■ REQUIRED TASKS ■
a - In the excerpt on attention in seq2seq models, what is attention said to condition every output on?
b - Based on the excerpt on attention in seq2seq models, explain what problem with vanilla seq2seq motivates bringing in attention.
c - Pick up the excerpt on attention in seq2seq models after its final line and keep writing.

■ EXCERPTED TEXT ■
Another problem with vanilla seq2seq: for long sequences it's hard to put all information about sorce sequence into the intermidiate encoder state. 

Attention is a mechanism of conditioning of every output on a weighted sum of source inputs.

Introduce attention through new function $f$:  
$ \alpha_{t'} = f(g_{t-1}, e_{t'}) $ - weights of source tokens.    
$ \bar \alpha = softmax(\alpha) $ - normalize weights.

■ ENTRIES SHOWN ■

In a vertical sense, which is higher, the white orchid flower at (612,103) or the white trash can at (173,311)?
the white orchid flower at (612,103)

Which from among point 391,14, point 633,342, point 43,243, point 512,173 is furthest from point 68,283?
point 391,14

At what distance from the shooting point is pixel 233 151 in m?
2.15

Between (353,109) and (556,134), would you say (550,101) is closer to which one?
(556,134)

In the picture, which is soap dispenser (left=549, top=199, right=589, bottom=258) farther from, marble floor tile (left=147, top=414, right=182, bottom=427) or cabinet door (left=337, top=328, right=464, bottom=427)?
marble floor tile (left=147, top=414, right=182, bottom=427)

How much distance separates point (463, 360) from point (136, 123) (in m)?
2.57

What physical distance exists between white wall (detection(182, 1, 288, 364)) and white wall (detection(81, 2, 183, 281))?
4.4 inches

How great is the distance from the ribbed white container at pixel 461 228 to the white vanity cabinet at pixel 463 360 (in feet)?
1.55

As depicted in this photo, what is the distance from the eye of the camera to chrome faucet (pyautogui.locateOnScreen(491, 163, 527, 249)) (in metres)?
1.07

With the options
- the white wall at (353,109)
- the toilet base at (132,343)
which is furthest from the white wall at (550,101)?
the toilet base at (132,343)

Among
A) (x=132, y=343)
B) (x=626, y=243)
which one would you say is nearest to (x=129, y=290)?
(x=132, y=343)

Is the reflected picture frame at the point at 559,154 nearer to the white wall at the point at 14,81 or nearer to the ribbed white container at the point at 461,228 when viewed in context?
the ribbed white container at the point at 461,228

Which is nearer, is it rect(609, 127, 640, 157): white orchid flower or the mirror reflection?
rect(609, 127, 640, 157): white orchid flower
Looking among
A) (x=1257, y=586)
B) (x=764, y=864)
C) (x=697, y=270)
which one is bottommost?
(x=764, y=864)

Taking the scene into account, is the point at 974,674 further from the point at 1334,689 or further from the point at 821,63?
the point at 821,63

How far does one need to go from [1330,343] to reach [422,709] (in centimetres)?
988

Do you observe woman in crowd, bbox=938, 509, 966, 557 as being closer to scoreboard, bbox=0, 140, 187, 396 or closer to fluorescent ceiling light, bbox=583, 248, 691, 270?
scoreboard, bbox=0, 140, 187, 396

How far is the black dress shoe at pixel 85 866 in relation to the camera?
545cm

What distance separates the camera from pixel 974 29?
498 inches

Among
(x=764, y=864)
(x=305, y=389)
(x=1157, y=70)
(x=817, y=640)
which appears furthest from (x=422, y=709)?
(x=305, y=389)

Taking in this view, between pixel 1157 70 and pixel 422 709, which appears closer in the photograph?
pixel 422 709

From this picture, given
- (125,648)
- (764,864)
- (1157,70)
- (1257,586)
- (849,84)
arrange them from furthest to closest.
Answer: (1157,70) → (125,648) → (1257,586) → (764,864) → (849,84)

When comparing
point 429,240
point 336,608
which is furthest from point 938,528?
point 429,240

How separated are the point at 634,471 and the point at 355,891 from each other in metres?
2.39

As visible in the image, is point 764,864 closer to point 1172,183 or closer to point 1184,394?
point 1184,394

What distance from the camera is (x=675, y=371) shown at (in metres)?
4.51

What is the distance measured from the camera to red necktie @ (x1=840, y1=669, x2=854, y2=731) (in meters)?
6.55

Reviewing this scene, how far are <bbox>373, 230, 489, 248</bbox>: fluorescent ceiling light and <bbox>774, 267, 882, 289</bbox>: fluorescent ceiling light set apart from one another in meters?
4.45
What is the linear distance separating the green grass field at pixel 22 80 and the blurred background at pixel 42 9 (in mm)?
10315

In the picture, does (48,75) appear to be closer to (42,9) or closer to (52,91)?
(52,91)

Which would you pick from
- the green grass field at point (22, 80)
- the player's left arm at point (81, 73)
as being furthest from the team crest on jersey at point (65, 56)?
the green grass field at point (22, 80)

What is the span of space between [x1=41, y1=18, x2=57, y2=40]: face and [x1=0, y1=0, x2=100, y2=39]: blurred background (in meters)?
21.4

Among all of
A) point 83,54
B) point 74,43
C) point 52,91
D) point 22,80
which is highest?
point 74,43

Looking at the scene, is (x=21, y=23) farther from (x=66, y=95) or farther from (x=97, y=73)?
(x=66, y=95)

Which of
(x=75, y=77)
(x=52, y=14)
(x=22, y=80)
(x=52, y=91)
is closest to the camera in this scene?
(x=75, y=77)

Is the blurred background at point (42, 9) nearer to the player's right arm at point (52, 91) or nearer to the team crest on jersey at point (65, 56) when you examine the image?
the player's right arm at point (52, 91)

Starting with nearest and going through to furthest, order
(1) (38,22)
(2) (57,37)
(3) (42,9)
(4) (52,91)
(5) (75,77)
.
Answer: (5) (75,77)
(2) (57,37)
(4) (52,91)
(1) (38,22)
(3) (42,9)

■ RESULTS OF THE EXERCISE ■
a - A weighted sum of source inputs.

b - For long sequences, it is hard to fit all the information about the source sequence into the intermediate encoder state. Attention addresses this by conditioning every output on a weighted sum of the source inputs.

c -
$ c_t  = \sum_{t'=0}^T \bar \alpha_{t'} e_{t'}$ - weighted sum

**Encoder**:   
$h_t = LSTM(h_{t-1}, x_t)$ - encoder hidden state     
$e_t = out_e(h_t)$ - output of encoder at time $t$     

**Decoder**:  
$s_t = LSTM(s_{t-1}, [y_{t-1}, c_t])$ - decoder hidden state  
$g_t = out_g(s_t)$ - output of decoder at time $t$  
$p_t = softmax(g_t)$ - probabilities of tokens at time $t$  
$y_t = argmax(p_t)$ - predicted token at time $t$  
$s_o = h_T$ - initial decoder hidden state is the last encoder hidden state.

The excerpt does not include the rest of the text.